Cosa fare =>
a – Trascrivi dall'articolo sul concerto di “Les Vents Français” il passo che comincia con “Che soave zeffiretto” e prosegue fino a “dal programma raffinatissimo.”.
b – Secondo l'articolo sul concerto di “Les Vents Français”, di quale sede l'Unione Musicale riapre le porte dopo la pausa natalizia?

Articolo =>
---
Che soave zeffiretto
di Antonino Trotta
Non è il vento del cambiamento a soffiare contro l’uscio del nuovo anno ma una soave brezza che spira nelle tortuose ritorte di uno strumento a fiato per plasmare l’inanimato flusso d’aria in un effluvio sonoro dall’irresistibile charme: così il quintetto “Les vents français”, ospite dell’Unione Musicale, battezza l’agenda 2019 dei cultori torinesi con un concerto dal programma raffinatissimo.
Torino, 09 Gennaio 2019 – Negli episodi da camera, quando la musica si libra sorretta dalla portanza del respiro comune, soffermarsi sull’eccezionale talento del singolo potrebbe ridursi a un superfluo esercizio di destrutturazione che sottrae – in parte – attenzione all’esperienza d’insieme. Eppure l’effetto sortito dalla commistione sonora densa e avvolgente, la connaturata diversità timbrica delle parti e soprattutto la curiosità uditoria invitano a isolare le voci narranti per esplorare nel dettaglio l’universo di strumenti che troppo spesso schivano i momenti di vero approfondimento nei cartelloni delle società concertistiche. È allora un privilegio per il pubblico torinese poter prendere parte al recital del quintetto “Les Vents Français”, ospiti dell’Unione Musicale che, dopo la breve pausa natalizia, riapre le porte del Conservatorio “Giuseppe Verdi” con un raffinatissimo programma di musica per pianoforte e fiati. Tra bagliori solistici e alchimie strumentali ricche di charme, i cinque solisti dell’ensemble si alternano sul palcoscenico dell’auditorio in combinazioni sempre differenti regalando al pubblico, attraverso pagine più o meno note, un’esaustiva dissertazione sulle caratteristiche, individuali e cumulative, di legni e ottoni.
---
Dati grezzi =>

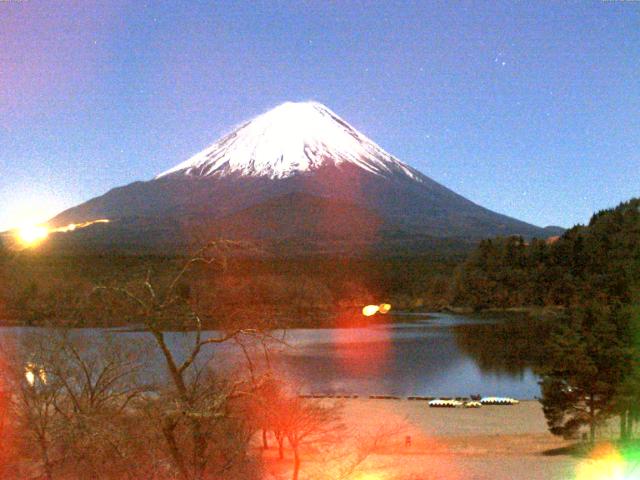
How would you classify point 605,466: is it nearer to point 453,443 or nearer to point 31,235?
point 453,443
---
Risposte per compito =>
a –
Che soave zeffiretto
di Antonino Trotta
Non è il vento del cambiamento a soffiare contro l’uscio del nuovo anno ma una soave brezza che spira nelle tortuose ritorte di uno strumento a fiato per plasmare l’inanimato flusso d’aria in un effluvio sonoro dall’irresistibile charme: così il quintetto “Les vents français”, ospite dell’Unione Musicale, battezza l’agenda 2019 dei cultori torinesi con un concerto dal programma raffinatissimo.

b – Del Conservatorio “Giuseppe Verdi”.